[Start Text to read]
Every time Alex blows his whistle,

you must lick the lemon,
then the sherbet,

then the ice lolly.

Every time Alex honks his horn,

you must hold your tongue in front
of the fan

for five seconds.

The tongue that sticks
out for the longest time wins.

Do you understand the task?



Is that really how big your
tongue is?


No such problem with Sophie.
Yours is, er, impressive.


Basically, I'm saying one person's
got a tiny tongue,

one person's got a massive one.

Yeah. Let's, let's...
We're all different.

Let's get on with the task.
Yes. Although, before we do,

I do have to apologise
for this task.

If you don't like human spittle...

Oh, God.

Genuinely, it might be worth looking
away occasionally.

Yeah. Oh, my God.

Don't you dare look away.

Good luck, everyone.

Also, sorry to our first two,
Ardal and Judi.

Here you go.

The time starts now.


How long do you think
the average tongue is, Judi?

Sherbet now, please.

Three inches.

Tongue out, please.

Then we're going to dry
the tongue out with the fan.

Yeah, back to the lemon.

Keep it out, please.

OK, good start.

Pardon? It's disgusting?

How long? Well, so far,
you've done four and half minutes.

It's longest time wins.

It's in, it's in!

Fuck this.

Well done, Judi.

Sorry for any mess that
I may have left.

Ah, it's only a little,
little pool at the bottom.

Incredible. Was this both of your,
your favourite task?

I didn't mind it actually.

I mean, sherbet, lovely.
Lemon, lovely. Lollies, lovely.

Yep. I mean, I, I'm just proud of
myself that I could still

communicate with my tongue out.

Yes. Oh, the standard was wonderful.

Do you want to hear the nasal
communication now? Please, could we?

It was better than her Swedish.

Here we go.

Oh, for fuck's sake.

Yeah, it's crystal-clear, isn't it?

OK. Unfortunately,
you do have to see more.

It doesn't get any better,
so here we go.

This time,
it's sorry to Bridget and Chris.

It's got to stay out.
Please, don't cover your tongue.

Just one lemon. Was that licking?

Was that licking?

That was licking.

When I blow the whistle, please.

How's it feeling?

Whenever you want, Bridget.

Mm, mm, mm.

Oh! Ah, now, I think it went in.

It did go in, didn't it?

I am going to stop the clock.

Are you going to keep it in
or keep it out?


Nah, I'm done. I'm done.


How do you feel?

Oh, just... ashamed mainly.

I mean, your attempt, Bridget,
put me in mind

of the film Turner And Hooch.

|'m... that's what I was going
for, yeah.

Chris, I just wanted to acknowledge
your technique,

which was the hummingbird dab.

He wasn't taking
luxurious licks of lemons.

He dabbed, he moved on.
[End Text to read]
[Start Material shown]
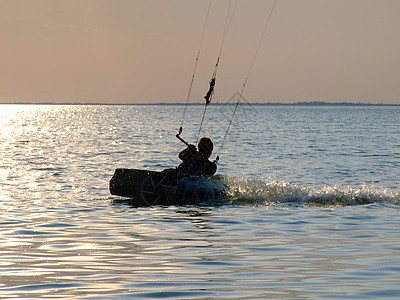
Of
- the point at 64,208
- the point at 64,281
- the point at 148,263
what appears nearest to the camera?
the point at 64,281

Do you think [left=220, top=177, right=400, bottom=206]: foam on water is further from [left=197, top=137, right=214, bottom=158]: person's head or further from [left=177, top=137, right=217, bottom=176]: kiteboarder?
[left=197, top=137, right=214, bottom=158]: person's head

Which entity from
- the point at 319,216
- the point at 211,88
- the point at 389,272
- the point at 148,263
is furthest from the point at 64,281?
the point at 211,88

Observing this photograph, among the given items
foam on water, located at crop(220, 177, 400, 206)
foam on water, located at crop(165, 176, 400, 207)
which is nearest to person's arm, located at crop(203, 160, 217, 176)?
foam on water, located at crop(165, 176, 400, 207)

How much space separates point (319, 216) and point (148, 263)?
6.26 meters

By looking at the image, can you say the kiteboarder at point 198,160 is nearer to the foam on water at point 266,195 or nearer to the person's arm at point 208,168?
the person's arm at point 208,168

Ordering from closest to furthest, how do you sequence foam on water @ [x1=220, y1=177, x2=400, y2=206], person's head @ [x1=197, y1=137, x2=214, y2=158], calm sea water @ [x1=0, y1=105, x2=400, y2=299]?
calm sea water @ [x1=0, y1=105, x2=400, y2=299] → foam on water @ [x1=220, y1=177, x2=400, y2=206] → person's head @ [x1=197, y1=137, x2=214, y2=158]

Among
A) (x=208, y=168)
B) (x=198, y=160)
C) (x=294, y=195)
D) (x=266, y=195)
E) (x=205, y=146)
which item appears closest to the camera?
(x=205, y=146)

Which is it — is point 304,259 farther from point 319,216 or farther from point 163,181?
point 163,181

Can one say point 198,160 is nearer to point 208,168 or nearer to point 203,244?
point 208,168

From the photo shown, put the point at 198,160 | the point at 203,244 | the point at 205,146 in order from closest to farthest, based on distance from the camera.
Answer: the point at 203,244, the point at 205,146, the point at 198,160

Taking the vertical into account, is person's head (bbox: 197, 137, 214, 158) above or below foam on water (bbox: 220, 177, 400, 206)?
above

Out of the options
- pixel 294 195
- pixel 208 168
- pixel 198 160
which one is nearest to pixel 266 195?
pixel 294 195

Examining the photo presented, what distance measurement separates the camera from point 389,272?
32.8 feet

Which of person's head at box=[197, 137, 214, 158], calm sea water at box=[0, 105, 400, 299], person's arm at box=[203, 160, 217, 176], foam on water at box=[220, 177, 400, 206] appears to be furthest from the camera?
person's arm at box=[203, 160, 217, 176]
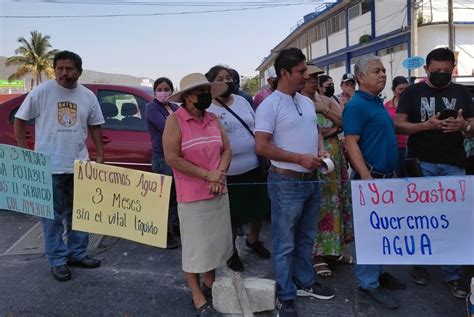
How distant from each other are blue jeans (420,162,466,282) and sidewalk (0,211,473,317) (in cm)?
15

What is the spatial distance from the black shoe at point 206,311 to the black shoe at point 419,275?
63.8 inches

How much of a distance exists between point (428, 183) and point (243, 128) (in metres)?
1.40

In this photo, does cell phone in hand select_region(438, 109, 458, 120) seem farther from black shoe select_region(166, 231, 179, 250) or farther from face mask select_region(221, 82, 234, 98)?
black shoe select_region(166, 231, 179, 250)

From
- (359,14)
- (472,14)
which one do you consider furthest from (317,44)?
(472,14)

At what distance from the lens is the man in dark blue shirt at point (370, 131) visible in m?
2.95

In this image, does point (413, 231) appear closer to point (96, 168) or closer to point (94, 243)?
point (96, 168)

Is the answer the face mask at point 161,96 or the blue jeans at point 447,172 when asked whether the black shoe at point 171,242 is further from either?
the blue jeans at point 447,172

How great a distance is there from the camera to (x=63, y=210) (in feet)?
12.0

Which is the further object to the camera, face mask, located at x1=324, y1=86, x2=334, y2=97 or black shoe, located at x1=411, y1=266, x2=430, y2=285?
face mask, located at x1=324, y1=86, x2=334, y2=97

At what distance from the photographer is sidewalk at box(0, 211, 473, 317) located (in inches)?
121

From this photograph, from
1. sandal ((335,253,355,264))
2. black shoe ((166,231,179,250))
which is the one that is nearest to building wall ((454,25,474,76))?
sandal ((335,253,355,264))

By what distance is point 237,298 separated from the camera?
2900mm

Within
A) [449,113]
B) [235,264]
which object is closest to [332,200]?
[235,264]

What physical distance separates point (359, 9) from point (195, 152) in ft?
87.2
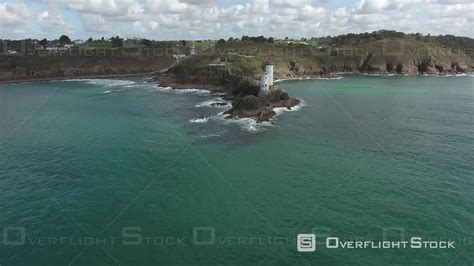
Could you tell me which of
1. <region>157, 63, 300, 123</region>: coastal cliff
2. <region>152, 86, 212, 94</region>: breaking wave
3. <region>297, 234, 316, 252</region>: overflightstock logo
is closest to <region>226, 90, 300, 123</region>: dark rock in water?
<region>157, 63, 300, 123</region>: coastal cliff

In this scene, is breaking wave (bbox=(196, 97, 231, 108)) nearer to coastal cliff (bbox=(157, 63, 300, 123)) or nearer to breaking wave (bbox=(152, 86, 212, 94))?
coastal cliff (bbox=(157, 63, 300, 123))

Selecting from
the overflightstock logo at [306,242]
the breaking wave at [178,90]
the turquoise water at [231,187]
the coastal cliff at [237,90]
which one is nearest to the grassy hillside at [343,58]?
the coastal cliff at [237,90]

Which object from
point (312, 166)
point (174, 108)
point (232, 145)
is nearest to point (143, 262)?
point (312, 166)

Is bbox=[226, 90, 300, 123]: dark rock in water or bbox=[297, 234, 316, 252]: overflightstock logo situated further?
bbox=[226, 90, 300, 123]: dark rock in water

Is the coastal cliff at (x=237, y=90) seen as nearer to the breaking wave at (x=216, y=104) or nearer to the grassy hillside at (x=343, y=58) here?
the breaking wave at (x=216, y=104)

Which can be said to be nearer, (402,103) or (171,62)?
(402,103)

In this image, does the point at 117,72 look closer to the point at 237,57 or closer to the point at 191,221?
the point at 237,57
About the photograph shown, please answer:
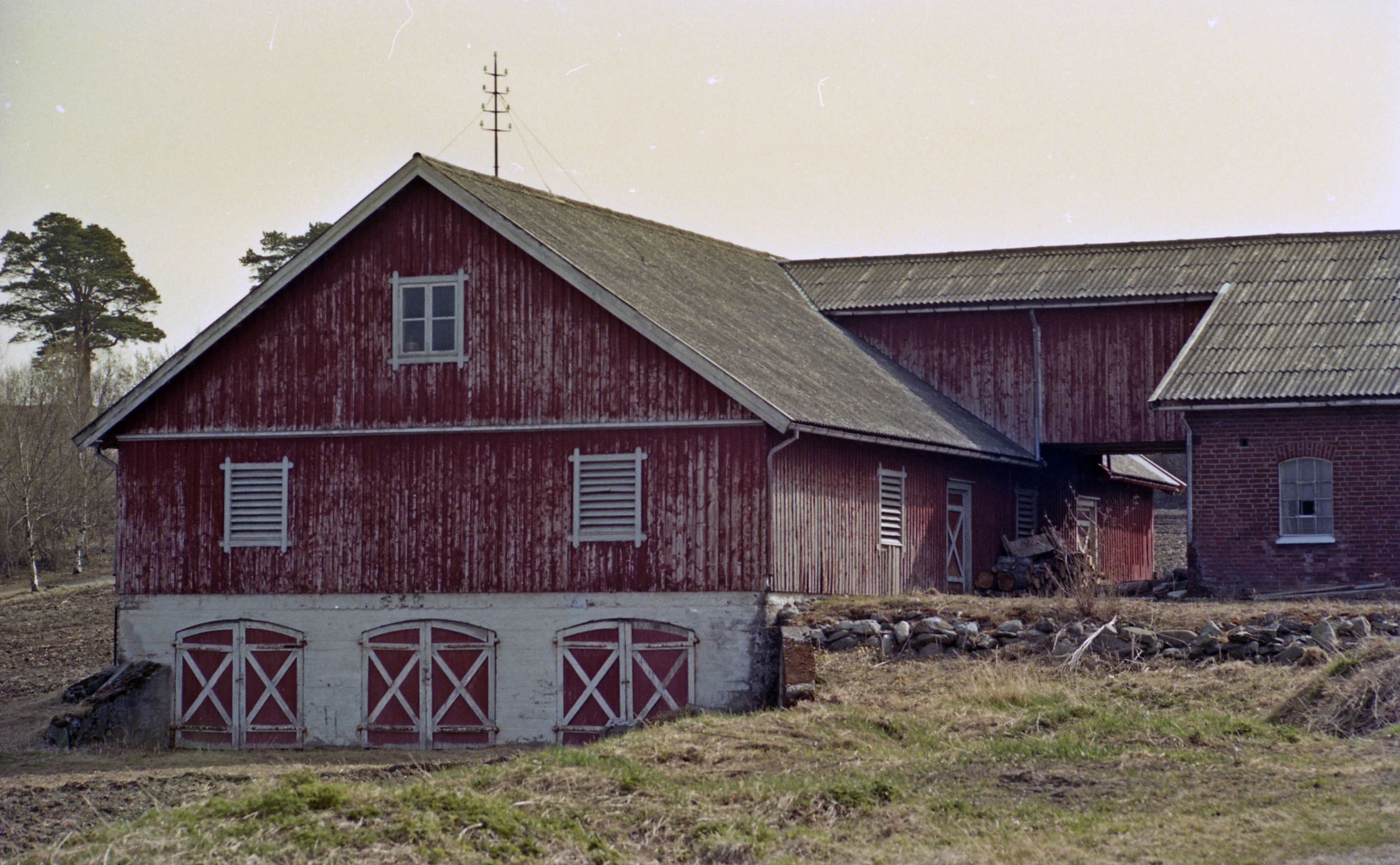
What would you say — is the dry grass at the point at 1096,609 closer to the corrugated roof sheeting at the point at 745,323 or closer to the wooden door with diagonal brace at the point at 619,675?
the wooden door with diagonal brace at the point at 619,675

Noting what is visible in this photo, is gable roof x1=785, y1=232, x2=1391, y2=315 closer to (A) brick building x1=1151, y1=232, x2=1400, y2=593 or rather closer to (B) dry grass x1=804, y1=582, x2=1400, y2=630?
(A) brick building x1=1151, y1=232, x2=1400, y2=593

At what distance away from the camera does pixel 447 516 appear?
2530cm

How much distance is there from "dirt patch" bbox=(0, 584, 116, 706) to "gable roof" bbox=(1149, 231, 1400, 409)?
18.9 m

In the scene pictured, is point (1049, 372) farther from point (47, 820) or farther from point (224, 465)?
point (47, 820)

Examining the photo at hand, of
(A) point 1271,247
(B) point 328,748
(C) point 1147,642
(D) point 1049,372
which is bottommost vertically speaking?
(B) point 328,748

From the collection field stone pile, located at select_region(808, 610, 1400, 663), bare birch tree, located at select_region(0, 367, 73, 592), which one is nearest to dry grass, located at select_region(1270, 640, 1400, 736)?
field stone pile, located at select_region(808, 610, 1400, 663)

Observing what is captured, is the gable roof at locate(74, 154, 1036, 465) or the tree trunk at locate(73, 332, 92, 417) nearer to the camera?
the gable roof at locate(74, 154, 1036, 465)

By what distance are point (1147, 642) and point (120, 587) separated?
1565cm

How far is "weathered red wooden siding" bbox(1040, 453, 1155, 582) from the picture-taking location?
112 feet

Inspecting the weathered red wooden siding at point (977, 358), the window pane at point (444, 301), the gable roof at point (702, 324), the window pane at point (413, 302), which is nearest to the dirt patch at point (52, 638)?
the window pane at point (413, 302)

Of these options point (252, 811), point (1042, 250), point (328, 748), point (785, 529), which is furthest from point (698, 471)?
point (1042, 250)

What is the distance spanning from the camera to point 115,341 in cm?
6588

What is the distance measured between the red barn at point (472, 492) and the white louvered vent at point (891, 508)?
0.08 m

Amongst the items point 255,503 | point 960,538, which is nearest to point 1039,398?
point 960,538
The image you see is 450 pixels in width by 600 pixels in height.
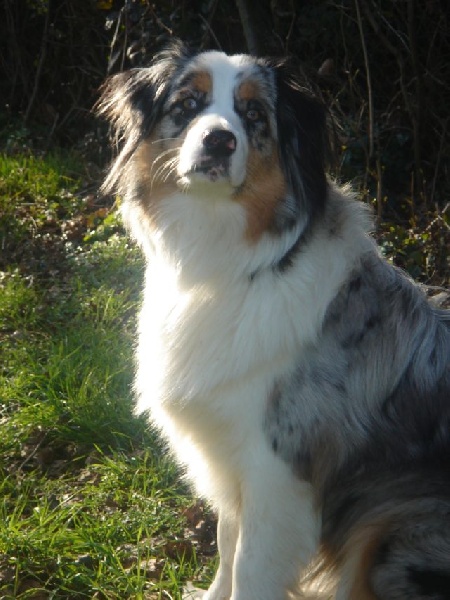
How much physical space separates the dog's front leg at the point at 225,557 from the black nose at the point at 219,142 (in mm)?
1364

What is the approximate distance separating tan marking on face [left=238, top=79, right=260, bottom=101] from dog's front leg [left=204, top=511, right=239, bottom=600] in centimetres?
157

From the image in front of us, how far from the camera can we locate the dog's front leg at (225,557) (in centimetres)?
358

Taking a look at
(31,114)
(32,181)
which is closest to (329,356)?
(32,181)

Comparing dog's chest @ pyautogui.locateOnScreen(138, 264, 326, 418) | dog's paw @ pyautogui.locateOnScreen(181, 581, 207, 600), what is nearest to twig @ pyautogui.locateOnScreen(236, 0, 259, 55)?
dog's chest @ pyautogui.locateOnScreen(138, 264, 326, 418)

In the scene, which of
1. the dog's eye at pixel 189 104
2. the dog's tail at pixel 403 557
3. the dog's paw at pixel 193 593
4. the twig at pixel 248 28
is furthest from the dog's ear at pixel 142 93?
the twig at pixel 248 28

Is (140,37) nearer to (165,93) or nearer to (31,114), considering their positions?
(31,114)

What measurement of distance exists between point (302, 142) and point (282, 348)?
0.80 m

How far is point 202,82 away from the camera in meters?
3.43

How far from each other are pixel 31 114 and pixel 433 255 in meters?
5.07

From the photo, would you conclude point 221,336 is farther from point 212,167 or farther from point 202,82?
point 202,82

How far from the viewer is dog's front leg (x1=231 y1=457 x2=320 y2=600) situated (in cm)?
318

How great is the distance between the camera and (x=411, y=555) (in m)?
2.97

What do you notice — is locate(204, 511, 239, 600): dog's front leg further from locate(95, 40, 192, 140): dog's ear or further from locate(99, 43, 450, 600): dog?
locate(95, 40, 192, 140): dog's ear

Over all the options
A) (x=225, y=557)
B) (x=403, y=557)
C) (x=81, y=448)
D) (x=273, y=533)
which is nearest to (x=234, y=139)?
(x=273, y=533)
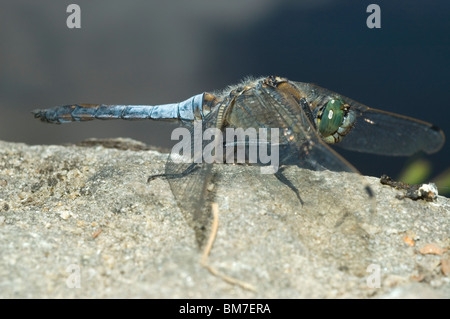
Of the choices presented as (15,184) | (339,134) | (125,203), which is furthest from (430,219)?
(15,184)

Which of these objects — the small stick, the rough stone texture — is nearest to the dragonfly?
the rough stone texture

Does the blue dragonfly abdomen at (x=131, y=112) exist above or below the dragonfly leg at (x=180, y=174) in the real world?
above

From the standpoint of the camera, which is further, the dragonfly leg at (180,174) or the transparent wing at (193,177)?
the dragonfly leg at (180,174)

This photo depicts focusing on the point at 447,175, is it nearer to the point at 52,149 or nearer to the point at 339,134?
the point at 339,134

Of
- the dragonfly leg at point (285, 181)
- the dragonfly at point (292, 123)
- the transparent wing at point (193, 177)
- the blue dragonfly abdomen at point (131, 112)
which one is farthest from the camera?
the blue dragonfly abdomen at point (131, 112)

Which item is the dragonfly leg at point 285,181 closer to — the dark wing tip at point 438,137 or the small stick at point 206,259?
the small stick at point 206,259

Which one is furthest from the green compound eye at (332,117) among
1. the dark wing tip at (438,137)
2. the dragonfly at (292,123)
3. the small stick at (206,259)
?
the small stick at (206,259)

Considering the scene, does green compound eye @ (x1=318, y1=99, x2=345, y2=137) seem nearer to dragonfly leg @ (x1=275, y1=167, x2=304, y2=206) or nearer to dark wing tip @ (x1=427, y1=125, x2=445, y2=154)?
dragonfly leg @ (x1=275, y1=167, x2=304, y2=206)
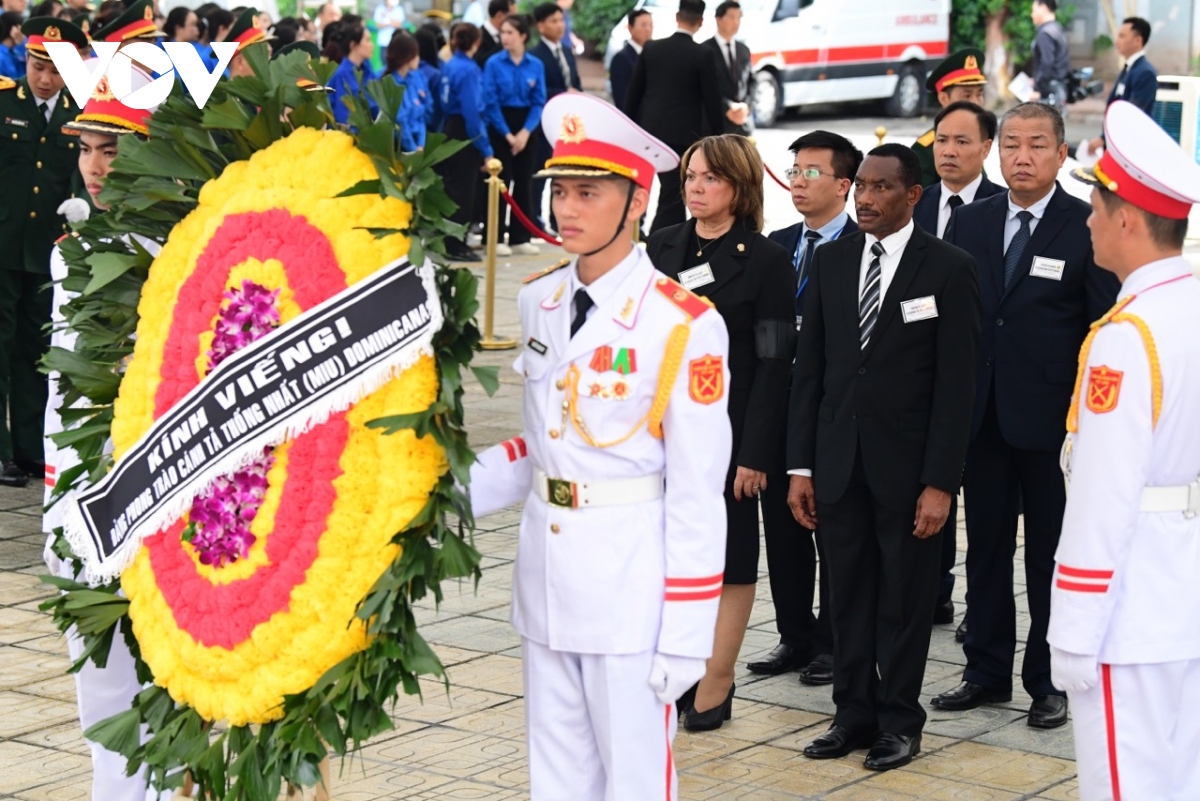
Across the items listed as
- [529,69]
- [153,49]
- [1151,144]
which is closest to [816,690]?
[1151,144]

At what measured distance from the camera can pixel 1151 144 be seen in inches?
175

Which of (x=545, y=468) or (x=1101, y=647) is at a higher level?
(x=545, y=468)

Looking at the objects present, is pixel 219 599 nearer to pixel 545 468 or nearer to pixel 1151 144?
pixel 545 468

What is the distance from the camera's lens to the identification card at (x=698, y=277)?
6.00 meters

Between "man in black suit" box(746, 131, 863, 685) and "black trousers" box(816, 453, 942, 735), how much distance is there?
0.60 meters

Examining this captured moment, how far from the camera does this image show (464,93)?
16.1m

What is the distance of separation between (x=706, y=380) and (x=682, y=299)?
0.75 ft

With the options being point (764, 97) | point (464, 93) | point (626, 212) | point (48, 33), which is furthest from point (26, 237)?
point (764, 97)

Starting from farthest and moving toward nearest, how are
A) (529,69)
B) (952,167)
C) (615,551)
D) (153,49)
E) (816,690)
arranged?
(529,69)
(952,167)
(816,690)
(153,49)
(615,551)

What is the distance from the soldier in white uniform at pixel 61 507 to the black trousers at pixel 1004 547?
[End Material shown]
_Given instruction_
Write a continuation of the tongue-task transcript, picking up after its last line. None of the items is needed for what comes next.

_Answer below_
It did escalate severely
after about five minutes,

but, yeah, the start put him
in good stead,

and he is, at this stage,
the leader.

I'm not surprised. Yeah.

Because there... and there wasn't
much flob until later on,

but when it came, woohoo!

He looked like he was icing
a cake with it.

Don't try this at home.

Or at work. Don't try this.

Don't. No, none of us ever
want to see this again,

but I want to have a look
at Sophie's, obviously.

Mm. But first, we need a break.

You've just got time to go
and have an energy drink

with the weird guys down the park

and think about the impending
collapse of society.


Hello, and welcome back
to Taskmaster,

where we're about
to be taken off air. Yes.

It's just a fascinating task
about the human tongue.

There have been four attempts
so far,

and in the break,
I gave each of them

the number for the Salivation Army.

Oh, God.

There's one almighty tongue left.

Step forward, and further apologies
to Sophie Duker.

Oh, God.


How's that? Eh.

Oh, dear.

Oh, that's awful.

Eh-heh! Yeah, no, me, too.


We've reached the ten-minute mark.

Is the tongue tired yet?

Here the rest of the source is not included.